* _TO DO_
Across the lines of the records below, how many have the string "cloudy" in them? Answer with the number alone.

* _DATASET ENTRIES_
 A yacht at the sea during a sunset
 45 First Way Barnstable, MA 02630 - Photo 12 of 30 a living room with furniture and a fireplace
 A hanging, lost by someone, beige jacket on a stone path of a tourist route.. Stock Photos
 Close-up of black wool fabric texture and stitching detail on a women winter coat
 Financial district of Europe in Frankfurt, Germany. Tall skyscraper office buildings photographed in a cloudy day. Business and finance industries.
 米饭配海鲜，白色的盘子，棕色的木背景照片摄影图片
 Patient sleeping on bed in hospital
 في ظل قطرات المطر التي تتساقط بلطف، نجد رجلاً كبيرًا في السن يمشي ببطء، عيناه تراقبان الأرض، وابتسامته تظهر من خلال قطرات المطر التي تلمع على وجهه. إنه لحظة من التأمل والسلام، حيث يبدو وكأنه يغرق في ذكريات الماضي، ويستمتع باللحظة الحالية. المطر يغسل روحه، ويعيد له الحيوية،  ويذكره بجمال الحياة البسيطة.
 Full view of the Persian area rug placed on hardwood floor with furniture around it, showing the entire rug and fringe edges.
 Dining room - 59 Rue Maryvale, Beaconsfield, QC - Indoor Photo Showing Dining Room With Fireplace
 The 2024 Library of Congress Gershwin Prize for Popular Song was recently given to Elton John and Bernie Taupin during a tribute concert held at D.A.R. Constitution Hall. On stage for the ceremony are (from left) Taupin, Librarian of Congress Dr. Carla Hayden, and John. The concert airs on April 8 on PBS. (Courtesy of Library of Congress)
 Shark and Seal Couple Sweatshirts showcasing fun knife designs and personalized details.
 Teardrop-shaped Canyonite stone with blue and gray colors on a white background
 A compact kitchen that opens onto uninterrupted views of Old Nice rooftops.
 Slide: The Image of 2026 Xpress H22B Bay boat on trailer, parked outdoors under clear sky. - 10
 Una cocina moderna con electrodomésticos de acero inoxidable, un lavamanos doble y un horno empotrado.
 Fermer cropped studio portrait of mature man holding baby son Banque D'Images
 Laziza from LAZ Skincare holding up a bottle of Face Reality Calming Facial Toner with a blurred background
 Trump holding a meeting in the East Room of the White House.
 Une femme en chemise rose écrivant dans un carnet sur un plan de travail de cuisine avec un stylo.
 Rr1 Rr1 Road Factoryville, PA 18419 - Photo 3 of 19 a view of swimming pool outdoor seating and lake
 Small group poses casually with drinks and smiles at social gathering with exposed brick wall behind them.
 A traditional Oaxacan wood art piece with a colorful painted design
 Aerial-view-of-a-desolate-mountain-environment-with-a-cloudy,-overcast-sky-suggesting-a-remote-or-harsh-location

* _FINISHED TASK_
2